Skuteczność po stronie Torunia

30.10.22Utworzono
/uploads/assets/4560/312534911_605821501435969_3270982508628342165_n.jpg
FC Reiter Toruń odniósł pewne zwycięstwo 4:2 z Widzewem Łódź w hicie 8. kolejki Futsal Ekstraklasy. Trzy punkty pomogły awansować podopiecznym Łukasza Żebrowskiego na 6. miejsce w tabeli.

Hit 8. kolejki, zgodnie z zapowiedziami przedmeczowymi, odbył się bez dwóch wielkich nieobecnych. Daniel Gallego Garcia i Daniel Krawczyk musieli pauzować za kartki. Niedzielne spotkanie było pierwszą rywalizacją tych zespołów w Futsal Ekstraklasie.

Prowadzenie po kontrataku już w trzeciej minucie objęła drużyna z Grodu Kopernika. Kamil Roll mógł świętować strzeloną bramkę po asyście z lewego skrzydła Jeffersona Ortiza.

Kolejne minuty przyniosły kilka szans dla pomarańczowo-czarnych ale Jakub Wiśniewski oraz Marcin Mrówczyński nie popisali się skutecznością. Przeważającą część pierwszej połowy na parkiecie trwała wyrównana walka i żadna z drużyn nie mogła przejąć pełnej kontroli nad wydarzeniami boiskowymi. Obraz gry uległ zmianie dopiero na około pięć minut przed końcem pierwszej połowy, kiedy do większej liczby sytuacji dochodzili łodzianie.
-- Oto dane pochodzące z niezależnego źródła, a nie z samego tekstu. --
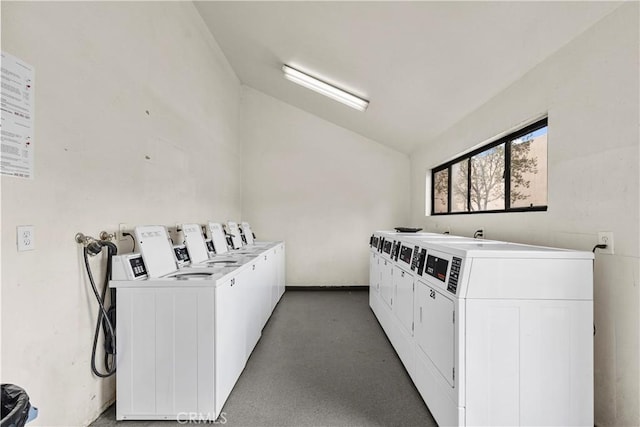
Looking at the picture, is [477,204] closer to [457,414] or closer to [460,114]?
[460,114]

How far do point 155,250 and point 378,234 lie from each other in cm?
247

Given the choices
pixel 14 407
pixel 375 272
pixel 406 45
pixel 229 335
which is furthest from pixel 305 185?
pixel 14 407

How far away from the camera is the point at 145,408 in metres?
1.86

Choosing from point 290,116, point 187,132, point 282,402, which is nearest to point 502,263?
point 282,402

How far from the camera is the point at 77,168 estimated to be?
1.75 meters

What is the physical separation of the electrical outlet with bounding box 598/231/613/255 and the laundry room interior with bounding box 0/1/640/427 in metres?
0.01

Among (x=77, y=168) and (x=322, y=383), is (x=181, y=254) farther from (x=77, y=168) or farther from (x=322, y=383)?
(x=322, y=383)

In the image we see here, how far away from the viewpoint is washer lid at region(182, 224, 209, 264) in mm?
2705

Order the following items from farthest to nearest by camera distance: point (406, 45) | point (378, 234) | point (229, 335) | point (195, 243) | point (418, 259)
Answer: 1. point (378, 234)
2. point (195, 243)
3. point (406, 45)
4. point (418, 259)
5. point (229, 335)

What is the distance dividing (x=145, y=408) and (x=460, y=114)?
11.9 ft

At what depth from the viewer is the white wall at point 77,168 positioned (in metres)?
1.42

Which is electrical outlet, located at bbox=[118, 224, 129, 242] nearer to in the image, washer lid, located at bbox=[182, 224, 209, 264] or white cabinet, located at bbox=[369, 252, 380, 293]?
washer lid, located at bbox=[182, 224, 209, 264]

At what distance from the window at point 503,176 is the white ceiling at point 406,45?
1.50 ft

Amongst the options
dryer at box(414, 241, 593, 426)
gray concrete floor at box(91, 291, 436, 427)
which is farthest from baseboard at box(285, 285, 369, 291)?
dryer at box(414, 241, 593, 426)
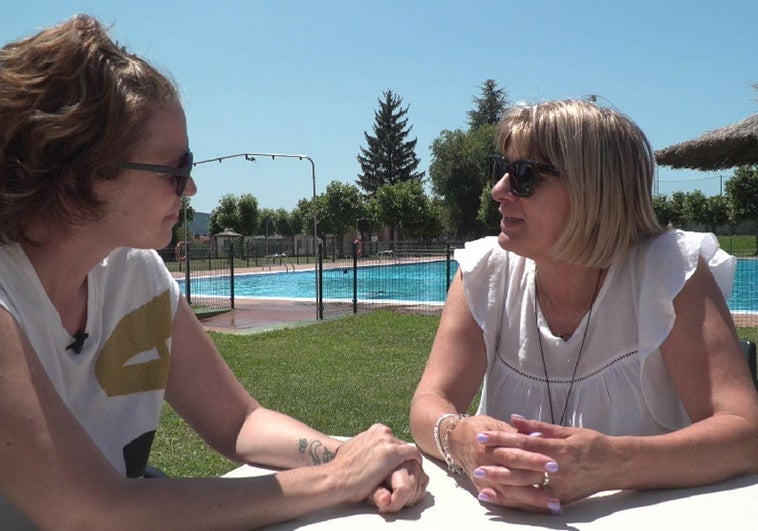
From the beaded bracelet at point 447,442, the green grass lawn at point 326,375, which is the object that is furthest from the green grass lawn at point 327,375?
the beaded bracelet at point 447,442

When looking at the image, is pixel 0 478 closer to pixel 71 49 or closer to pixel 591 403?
pixel 71 49

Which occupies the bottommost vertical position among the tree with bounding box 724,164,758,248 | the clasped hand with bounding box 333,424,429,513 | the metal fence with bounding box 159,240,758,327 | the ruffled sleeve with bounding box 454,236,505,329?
the metal fence with bounding box 159,240,758,327

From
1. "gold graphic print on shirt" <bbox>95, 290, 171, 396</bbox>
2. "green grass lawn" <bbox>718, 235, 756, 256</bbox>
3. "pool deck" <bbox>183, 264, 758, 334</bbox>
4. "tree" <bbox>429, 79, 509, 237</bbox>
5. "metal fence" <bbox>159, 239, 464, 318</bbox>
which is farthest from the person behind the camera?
"tree" <bbox>429, 79, 509, 237</bbox>

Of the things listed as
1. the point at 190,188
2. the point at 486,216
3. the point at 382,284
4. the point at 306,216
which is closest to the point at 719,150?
the point at 190,188

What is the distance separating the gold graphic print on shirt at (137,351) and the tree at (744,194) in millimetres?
38403

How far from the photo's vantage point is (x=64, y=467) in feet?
3.68

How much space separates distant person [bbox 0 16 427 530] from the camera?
3.75 feet

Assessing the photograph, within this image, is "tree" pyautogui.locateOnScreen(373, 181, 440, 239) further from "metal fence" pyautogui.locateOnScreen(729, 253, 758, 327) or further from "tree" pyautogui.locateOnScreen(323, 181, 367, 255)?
"metal fence" pyautogui.locateOnScreen(729, 253, 758, 327)

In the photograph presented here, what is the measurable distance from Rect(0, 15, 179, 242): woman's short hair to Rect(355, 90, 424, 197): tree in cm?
6772

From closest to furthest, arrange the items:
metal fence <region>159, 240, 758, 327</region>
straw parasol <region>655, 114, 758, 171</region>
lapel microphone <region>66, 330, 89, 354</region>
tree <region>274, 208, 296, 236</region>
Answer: lapel microphone <region>66, 330, 89, 354</region>, straw parasol <region>655, 114, 758, 171</region>, metal fence <region>159, 240, 758, 327</region>, tree <region>274, 208, 296, 236</region>

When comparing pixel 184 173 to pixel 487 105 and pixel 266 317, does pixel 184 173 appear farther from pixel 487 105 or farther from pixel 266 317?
pixel 487 105

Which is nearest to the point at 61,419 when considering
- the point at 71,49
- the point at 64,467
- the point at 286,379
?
the point at 64,467

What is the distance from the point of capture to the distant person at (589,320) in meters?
1.66

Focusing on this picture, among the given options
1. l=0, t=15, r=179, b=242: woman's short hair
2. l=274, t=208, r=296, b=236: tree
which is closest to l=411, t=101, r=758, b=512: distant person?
l=0, t=15, r=179, b=242: woman's short hair
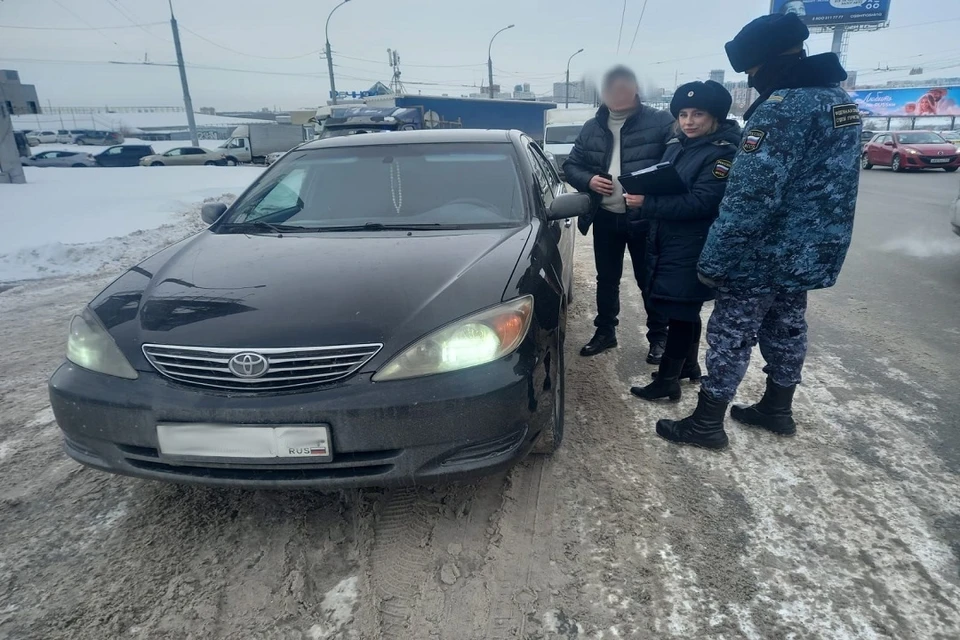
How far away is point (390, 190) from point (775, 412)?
7.23 feet

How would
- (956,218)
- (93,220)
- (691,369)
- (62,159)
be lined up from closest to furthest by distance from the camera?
1. (691,369)
2. (956,218)
3. (93,220)
4. (62,159)

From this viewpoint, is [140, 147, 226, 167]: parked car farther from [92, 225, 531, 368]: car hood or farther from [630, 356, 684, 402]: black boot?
[630, 356, 684, 402]: black boot

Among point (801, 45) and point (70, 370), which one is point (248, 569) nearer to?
point (70, 370)

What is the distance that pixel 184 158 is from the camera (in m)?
27.2

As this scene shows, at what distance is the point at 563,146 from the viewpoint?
17.8 meters

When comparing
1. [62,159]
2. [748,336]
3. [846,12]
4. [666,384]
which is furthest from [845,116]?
[846,12]

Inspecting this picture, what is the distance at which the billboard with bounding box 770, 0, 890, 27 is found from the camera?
40.0 meters

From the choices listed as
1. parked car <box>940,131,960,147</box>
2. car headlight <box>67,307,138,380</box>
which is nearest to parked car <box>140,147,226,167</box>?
car headlight <box>67,307,138,380</box>

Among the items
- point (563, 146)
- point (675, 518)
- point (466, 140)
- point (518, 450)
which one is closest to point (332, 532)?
point (518, 450)

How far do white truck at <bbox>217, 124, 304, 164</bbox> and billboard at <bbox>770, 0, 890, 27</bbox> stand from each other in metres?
34.0

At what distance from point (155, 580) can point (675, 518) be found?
1.82 metres

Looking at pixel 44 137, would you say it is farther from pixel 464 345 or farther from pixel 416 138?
pixel 464 345

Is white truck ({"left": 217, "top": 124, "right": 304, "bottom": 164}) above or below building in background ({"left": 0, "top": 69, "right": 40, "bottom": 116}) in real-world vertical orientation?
below

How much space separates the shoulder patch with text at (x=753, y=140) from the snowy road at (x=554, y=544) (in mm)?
1324
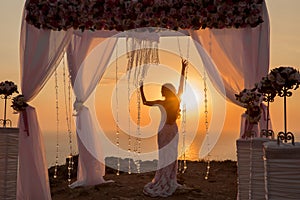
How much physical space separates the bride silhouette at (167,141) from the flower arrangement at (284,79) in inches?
158

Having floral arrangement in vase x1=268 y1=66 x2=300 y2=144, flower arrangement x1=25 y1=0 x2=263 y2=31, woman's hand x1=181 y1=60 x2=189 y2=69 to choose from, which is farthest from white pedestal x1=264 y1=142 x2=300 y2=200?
woman's hand x1=181 y1=60 x2=189 y2=69

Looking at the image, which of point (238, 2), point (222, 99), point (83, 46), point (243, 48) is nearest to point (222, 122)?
point (222, 99)

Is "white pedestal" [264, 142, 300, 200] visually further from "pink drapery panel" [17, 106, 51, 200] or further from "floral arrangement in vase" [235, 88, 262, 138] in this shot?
"pink drapery panel" [17, 106, 51, 200]

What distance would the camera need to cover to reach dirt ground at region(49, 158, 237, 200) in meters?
8.34

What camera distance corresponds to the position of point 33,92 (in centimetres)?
711

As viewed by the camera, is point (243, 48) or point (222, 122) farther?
point (222, 122)

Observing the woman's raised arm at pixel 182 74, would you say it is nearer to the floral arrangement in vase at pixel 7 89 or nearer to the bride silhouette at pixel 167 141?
the bride silhouette at pixel 167 141

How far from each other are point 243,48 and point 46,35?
2.80 metres

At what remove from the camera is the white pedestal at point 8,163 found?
596 cm

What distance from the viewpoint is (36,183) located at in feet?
23.4

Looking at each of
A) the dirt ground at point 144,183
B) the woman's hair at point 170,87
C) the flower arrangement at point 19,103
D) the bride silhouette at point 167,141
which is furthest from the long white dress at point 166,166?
the flower arrangement at point 19,103

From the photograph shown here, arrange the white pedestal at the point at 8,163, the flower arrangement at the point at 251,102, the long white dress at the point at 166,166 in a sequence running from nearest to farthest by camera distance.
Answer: the white pedestal at the point at 8,163 < the flower arrangement at the point at 251,102 < the long white dress at the point at 166,166

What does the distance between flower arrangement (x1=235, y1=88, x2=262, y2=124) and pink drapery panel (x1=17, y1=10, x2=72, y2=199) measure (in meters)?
2.71

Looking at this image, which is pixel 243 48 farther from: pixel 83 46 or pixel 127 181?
pixel 127 181
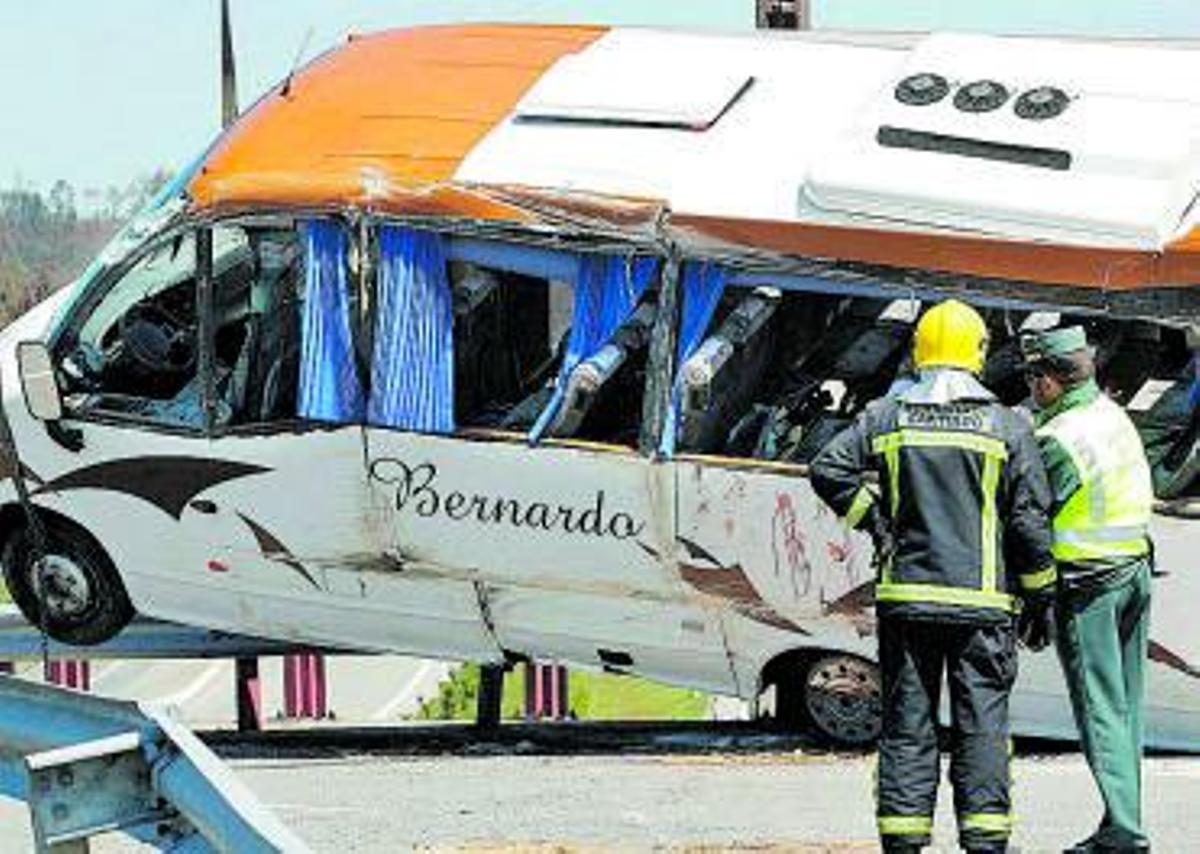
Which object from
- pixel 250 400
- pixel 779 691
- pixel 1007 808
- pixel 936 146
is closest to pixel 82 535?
pixel 250 400

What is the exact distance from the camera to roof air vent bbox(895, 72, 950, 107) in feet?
31.1

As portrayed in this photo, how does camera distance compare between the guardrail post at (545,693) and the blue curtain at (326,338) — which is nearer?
the blue curtain at (326,338)

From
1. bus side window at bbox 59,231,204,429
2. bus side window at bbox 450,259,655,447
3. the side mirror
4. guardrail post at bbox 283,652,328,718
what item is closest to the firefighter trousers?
bus side window at bbox 450,259,655,447

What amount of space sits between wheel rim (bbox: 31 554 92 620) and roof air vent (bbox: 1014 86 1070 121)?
14.1ft

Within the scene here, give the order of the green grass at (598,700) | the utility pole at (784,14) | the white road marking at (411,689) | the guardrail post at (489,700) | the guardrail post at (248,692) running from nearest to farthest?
the guardrail post at (489,700)
the guardrail post at (248,692)
the utility pole at (784,14)
the green grass at (598,700)
the white road marking at (411,689)

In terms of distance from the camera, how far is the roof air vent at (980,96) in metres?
9.34

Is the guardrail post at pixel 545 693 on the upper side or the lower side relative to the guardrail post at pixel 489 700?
lower

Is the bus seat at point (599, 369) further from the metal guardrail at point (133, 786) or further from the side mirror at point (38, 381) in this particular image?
the metal guardrail at point (133, 786)

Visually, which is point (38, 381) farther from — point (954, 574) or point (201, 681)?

Do najgroźniejszej sytuacji po stronie Widzewa doszło na kilka minut przed przerwą, gdy po rzucie rożnym Kamil Naparło musiał dwukrotnie interweniować po groźnych strzałach rywali z okolic pola karnego.

Początek drugiej połowy miał bardzo podobny przebieg co pierwsza część. Kamil Roll ponownie szybko wpisał się na listę strzelców i podwyższył prowadzenie gospodarzy na 2:0. Minutę później podopieczni trenera Łukasza Żebrowskiego prowadzili już różnicą trzech goli. Zasługa w tym Jeffersona Ortiza, który skutecznie wykończył rzut rożny.

Trener Marcin Stanisławski na około dziesięć minut przed końcem spotkania meczu wycofał bramkarza. Ryzyko przyniosło rezultat, bowiem w 32. minucie Michał Marciniak zdobył gola dającego nadzieję na zmianę rezultatu.

Widzew poszedł za ciosem i na pięć minut przed końcem zdobył bramkę kontaktową za sprawą Jana Dudka, który sfinalizował bardzo dobrze skonstruowaną akcje w przewadze.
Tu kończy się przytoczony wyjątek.